Dr Daniel Dunkelmann

Dr Daniel Dunkelmann is Nevile Research Fellow at Magdalene.

As a synthetic biologist, Daniel focuses on equipping biological systems with chemical tools to unlock the power of cells as factories with highly tuned molecular machines, which precisely assemble artificial materials.

In his PhD with Prof. Jason Chin at the MRC Laboratory of Molecular Biology, he has discovered and engineered molecular machines and developed methodologies, which enable the facile incorporation of multiple artificial building blocks into proteins. As a Junior Research Fellow at Magdalene College, he will focus on fundamentally changing the nature of the building blocks that the cellular protein production machinery can assemble. 
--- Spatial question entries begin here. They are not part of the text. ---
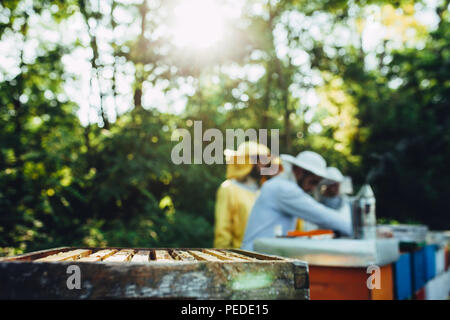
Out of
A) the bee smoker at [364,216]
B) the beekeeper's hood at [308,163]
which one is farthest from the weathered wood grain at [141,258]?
the beekeeper's hood at [308,163]

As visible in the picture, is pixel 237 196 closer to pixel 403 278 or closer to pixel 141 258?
pixel 403 278

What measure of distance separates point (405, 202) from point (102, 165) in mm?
7798

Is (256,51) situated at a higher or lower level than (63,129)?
higher

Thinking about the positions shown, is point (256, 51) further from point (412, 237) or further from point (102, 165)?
point (412, 237)

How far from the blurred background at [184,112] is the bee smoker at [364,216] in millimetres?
3022

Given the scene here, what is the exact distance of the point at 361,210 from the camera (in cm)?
347

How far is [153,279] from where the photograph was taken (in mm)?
1118

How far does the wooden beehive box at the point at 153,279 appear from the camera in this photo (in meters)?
1.08

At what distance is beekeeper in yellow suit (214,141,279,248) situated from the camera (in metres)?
4.54

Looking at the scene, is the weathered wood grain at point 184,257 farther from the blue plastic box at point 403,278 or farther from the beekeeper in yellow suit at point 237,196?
the beekeeper in yellow suit at point 237,196

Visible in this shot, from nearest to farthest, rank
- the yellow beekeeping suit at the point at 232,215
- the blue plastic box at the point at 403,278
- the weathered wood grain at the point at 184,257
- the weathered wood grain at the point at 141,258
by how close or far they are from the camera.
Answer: the weathered wood grain at the point at 141,258, the weathered wood grain at the point at 184,257, the blue plastic box at the point at 403,278, the yellow beekeeping suit at the point at 232,215

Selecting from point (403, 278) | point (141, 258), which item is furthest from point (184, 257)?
point (403, 278)

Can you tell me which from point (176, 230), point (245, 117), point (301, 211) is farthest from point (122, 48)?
point (301, 211)

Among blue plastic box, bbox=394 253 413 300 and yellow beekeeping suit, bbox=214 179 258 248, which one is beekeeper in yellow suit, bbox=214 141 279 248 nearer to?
yellow beekeeping suit, bbox=214 179 258 248
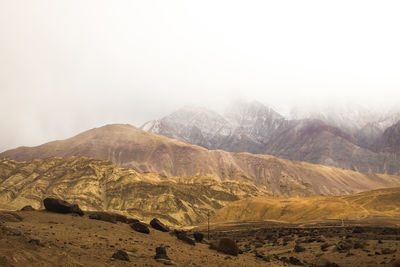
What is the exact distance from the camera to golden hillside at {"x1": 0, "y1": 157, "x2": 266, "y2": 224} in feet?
376

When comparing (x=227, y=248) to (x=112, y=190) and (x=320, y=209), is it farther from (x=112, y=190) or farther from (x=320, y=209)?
(x=112, y=190)

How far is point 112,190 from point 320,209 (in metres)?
81.8

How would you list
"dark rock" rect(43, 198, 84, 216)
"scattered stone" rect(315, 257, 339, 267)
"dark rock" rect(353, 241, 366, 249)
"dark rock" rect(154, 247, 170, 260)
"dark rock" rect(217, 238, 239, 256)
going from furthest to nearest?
1. "dark rock" rect(353, 241, 366, 249)
2. "dark rock" rect(43, 198, 84, 216)
3. "dark rock" rect(217, 238, 239, 256)
4. "scattered stone" rect(315, 257, 339, 267)
5. "dark rock" rect(154, 247, 170, 260)

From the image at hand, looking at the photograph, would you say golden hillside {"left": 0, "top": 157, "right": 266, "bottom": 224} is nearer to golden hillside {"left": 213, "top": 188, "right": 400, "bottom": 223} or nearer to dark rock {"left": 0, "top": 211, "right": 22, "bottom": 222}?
golden hillside {"left": 213, "top": 188, "right": 400, "bottom": 223}

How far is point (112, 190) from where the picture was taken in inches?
5079

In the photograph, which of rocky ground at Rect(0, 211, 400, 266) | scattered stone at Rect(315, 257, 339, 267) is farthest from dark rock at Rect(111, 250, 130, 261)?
scattered stone at Rect(315, 257, 339, 267)

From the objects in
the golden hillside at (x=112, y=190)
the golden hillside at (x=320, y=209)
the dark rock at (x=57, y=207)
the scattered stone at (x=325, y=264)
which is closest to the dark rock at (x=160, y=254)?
the dark rock at (x=57, y=207)

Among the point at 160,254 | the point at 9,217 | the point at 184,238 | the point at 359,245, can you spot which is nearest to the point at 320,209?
the point at 359,245

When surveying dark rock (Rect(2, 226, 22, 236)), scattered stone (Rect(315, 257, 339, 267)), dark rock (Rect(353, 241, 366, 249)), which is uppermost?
dark rock (Rect(2, 226, 22, 236))

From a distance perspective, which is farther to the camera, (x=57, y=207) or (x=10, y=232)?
(x=57, y=207)

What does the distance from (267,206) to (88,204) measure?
64.7 metres

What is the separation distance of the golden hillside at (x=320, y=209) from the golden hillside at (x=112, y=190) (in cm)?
1981

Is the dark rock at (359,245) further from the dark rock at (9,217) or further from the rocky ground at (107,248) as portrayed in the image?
the dark rock at (9,217)

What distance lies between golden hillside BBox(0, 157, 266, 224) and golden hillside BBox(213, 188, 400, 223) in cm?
1981
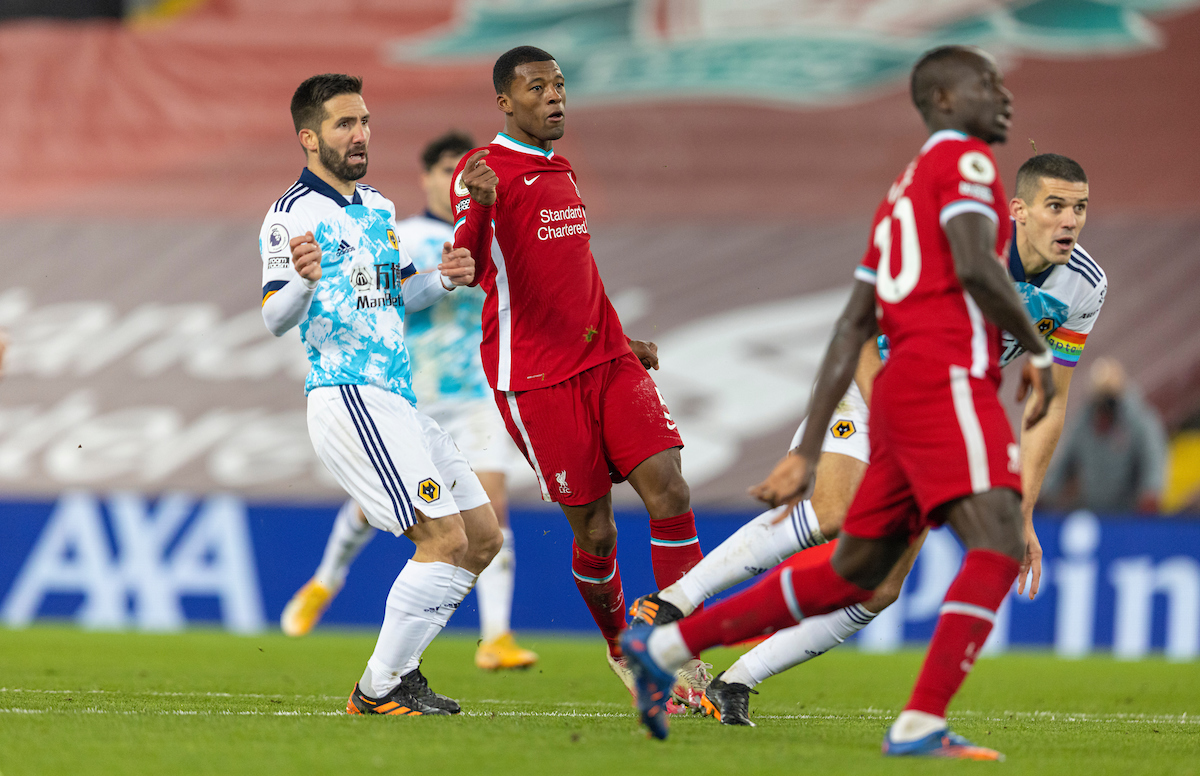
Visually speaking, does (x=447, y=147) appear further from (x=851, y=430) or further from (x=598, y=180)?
(x=598, y=180)

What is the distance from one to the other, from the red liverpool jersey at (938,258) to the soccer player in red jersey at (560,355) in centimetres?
152

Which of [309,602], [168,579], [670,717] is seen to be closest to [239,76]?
[168,579]

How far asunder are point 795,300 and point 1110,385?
10.1ft

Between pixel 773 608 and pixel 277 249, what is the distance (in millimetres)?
2256

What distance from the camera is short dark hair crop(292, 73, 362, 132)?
5.23 metres

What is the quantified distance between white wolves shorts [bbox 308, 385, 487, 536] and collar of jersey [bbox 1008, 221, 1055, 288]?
91.6 inches

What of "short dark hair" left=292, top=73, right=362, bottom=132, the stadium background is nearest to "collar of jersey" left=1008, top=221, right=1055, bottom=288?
"short dark hair" left=292, top=73, right=362, bottom=132

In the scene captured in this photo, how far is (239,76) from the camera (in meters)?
14.3

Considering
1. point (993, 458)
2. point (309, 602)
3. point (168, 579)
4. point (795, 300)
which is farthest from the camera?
point (795, 300)

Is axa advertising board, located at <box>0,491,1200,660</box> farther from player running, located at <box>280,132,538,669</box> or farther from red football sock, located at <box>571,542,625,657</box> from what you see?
red football sock, located at <box>571,542,625,657</box>

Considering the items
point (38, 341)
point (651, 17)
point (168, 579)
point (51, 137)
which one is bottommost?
point (168, 579)

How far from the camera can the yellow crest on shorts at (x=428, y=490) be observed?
5.00 meters

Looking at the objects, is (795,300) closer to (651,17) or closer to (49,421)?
A: (651,17)

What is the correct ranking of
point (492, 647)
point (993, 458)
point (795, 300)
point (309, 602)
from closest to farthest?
point (993, 458) → point (492, 647) → point (309, 602) → point (795, 300)
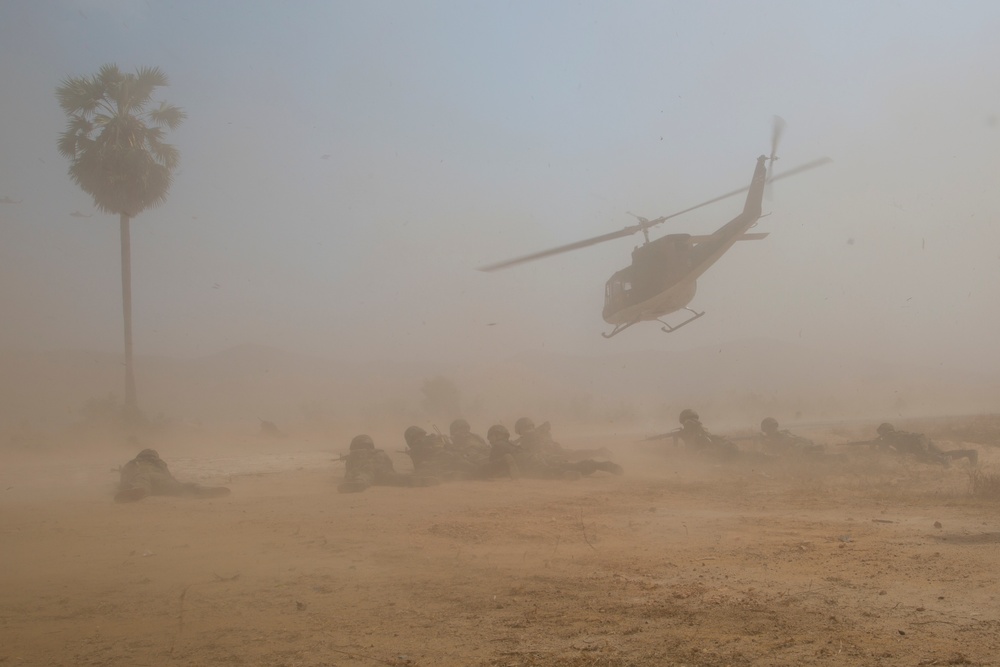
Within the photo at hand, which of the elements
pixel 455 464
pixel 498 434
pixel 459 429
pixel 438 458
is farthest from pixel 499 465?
pixel 459 429

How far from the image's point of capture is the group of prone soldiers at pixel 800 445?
43.9ft

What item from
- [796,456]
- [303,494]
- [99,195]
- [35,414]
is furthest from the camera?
[35,414]

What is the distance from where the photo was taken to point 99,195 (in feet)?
82.8

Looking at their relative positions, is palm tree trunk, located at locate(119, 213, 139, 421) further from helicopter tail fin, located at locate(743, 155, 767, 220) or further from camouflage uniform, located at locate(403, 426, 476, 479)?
helicopter tail fin, located at locate(743, 155, 767, 220)

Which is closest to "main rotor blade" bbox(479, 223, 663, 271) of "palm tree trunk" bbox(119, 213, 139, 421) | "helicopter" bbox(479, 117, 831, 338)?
"helicopter" bbox(479, 117, 831, 338)

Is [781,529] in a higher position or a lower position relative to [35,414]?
lower

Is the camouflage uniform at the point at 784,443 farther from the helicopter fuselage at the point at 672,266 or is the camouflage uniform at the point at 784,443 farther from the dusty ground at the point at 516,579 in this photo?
the helicopter fuselage at the point at 672,266

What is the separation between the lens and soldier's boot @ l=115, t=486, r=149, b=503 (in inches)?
452

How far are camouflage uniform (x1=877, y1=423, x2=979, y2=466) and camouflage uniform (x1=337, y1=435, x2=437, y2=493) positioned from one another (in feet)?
32.7

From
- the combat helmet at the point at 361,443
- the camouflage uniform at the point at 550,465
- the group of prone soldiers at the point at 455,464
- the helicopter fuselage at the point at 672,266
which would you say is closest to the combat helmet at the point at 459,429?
the group of prone soldiers at the point at 455,464

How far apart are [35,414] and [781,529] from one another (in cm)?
4155

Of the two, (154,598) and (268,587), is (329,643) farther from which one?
(154,598)

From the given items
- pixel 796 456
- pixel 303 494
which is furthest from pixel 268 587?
pixel 796 456

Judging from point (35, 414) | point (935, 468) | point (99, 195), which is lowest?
point (935, 468)
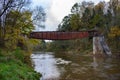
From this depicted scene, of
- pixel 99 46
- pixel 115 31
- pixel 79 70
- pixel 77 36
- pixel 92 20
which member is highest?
pixel 92 20

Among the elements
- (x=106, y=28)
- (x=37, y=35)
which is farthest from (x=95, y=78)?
(x=106, y=28)

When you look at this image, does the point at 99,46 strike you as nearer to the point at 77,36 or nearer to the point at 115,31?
the point at 115,31

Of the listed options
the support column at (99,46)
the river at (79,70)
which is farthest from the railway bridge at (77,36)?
the river at (79,70)

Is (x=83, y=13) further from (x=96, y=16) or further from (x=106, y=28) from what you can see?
(x=106, y=28)

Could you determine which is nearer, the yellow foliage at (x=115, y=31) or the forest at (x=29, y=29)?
the forest at (x=29, y=29)

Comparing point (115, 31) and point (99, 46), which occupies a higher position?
point (115, 31)

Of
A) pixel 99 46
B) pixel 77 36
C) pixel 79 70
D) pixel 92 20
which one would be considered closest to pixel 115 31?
pixel 99 46

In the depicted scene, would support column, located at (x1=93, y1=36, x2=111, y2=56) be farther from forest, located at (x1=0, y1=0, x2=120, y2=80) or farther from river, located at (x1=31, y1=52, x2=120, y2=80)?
river, located at (x1=31, y1=52, x2=120, y2=80)

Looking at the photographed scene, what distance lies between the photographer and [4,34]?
3222 cm

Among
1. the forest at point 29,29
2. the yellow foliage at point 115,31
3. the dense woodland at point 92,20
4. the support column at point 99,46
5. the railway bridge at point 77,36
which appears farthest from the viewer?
the dense woodland at point 92,20

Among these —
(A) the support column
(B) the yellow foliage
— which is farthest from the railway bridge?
(B) the yellow foliage

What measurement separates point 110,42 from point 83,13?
20812 mm

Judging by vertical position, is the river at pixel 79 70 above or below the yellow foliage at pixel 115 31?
below

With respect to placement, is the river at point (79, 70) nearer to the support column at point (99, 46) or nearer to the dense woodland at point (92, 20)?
the support column at point (99, 46)
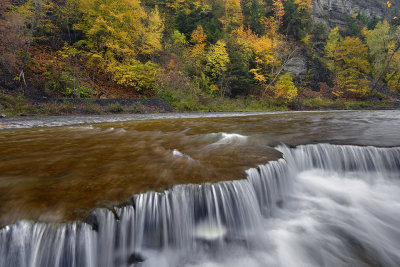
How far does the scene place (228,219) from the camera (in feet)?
9.73

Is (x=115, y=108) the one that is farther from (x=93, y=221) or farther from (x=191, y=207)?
(x=93, y=221)

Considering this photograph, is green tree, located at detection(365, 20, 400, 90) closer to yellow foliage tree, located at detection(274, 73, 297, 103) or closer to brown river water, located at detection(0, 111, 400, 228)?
yellow foliage tree, located at detection(274, 73, 297, 103)

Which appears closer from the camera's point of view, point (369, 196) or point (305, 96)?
point (369, 196)

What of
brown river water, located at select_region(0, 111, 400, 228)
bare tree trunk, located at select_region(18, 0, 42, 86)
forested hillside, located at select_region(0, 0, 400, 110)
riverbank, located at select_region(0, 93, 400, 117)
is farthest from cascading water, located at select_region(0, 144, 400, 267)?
bare tree trunk, located at select_region(18, 0, 42, 86)

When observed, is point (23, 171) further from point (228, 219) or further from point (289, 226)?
point (289, 226)

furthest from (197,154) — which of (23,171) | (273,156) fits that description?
(23,171)


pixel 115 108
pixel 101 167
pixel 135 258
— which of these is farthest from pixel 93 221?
pixel 115 108

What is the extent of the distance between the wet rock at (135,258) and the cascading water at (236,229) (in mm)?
10

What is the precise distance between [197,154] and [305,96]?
109 feet

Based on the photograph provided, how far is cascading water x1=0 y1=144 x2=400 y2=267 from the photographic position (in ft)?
6.44

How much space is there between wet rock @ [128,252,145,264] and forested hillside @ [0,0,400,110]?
583 inches

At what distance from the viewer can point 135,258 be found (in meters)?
2.36

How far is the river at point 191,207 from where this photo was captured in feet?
6.75

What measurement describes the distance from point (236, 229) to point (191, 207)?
0.84 m
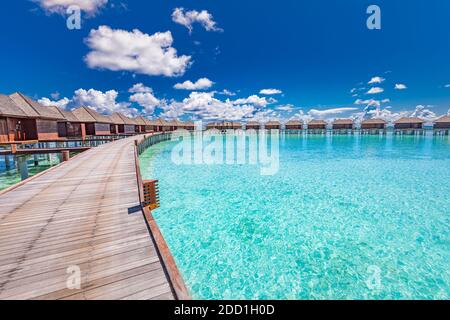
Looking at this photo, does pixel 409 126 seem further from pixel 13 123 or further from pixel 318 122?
pixel 13 123

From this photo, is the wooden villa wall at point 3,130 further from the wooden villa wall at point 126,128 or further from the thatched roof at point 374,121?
the thatched roof at point 374,121

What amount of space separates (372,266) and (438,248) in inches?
90.1

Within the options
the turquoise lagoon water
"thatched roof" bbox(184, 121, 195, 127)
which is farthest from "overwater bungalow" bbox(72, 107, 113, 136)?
"thatched roof" bbox(184, 121, 195, 127)

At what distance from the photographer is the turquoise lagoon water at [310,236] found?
418 cm

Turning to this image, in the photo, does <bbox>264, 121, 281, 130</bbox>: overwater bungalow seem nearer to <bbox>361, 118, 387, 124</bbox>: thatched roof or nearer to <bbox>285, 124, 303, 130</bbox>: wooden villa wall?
<bbox>285, 124, 303, 130</bbox>: wooden villa wall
Daniel studied interdisciplinary sciences at the Federal Institute of Technology (ETH) in Zurich, where he graduated with a Bsc and Msc degree. As an Erasmus fellow he conducted research for his bachelor thesis in organic chemistry with Prof. Alan Spivey at Imperial College London. He then moved to Boston as a visiting researcher at the Massachusetts Institute of Technology (MIT), developing a peptide ligation method with Prof. Bradley Pentelute. He got introduced to the field of genetic code expansion during his master thesis in the laboratory of Prof. Don Hilvert at ETH. Before starting his PhD in synthetic biology he joined the laboratory of Prof. Hiroaki Suga at the University of Tokyo as an ETH worldwide fellow.

Research Interests

Synthetic Biology, Chemical Biology, Genetic Code Expansion, Molecular Biology, Biochemistry, Genome Engineering.

Qualifications

PhD in Biological Sciences, MRC Laboratory of Molecular Biology, University of Cambridge, UK.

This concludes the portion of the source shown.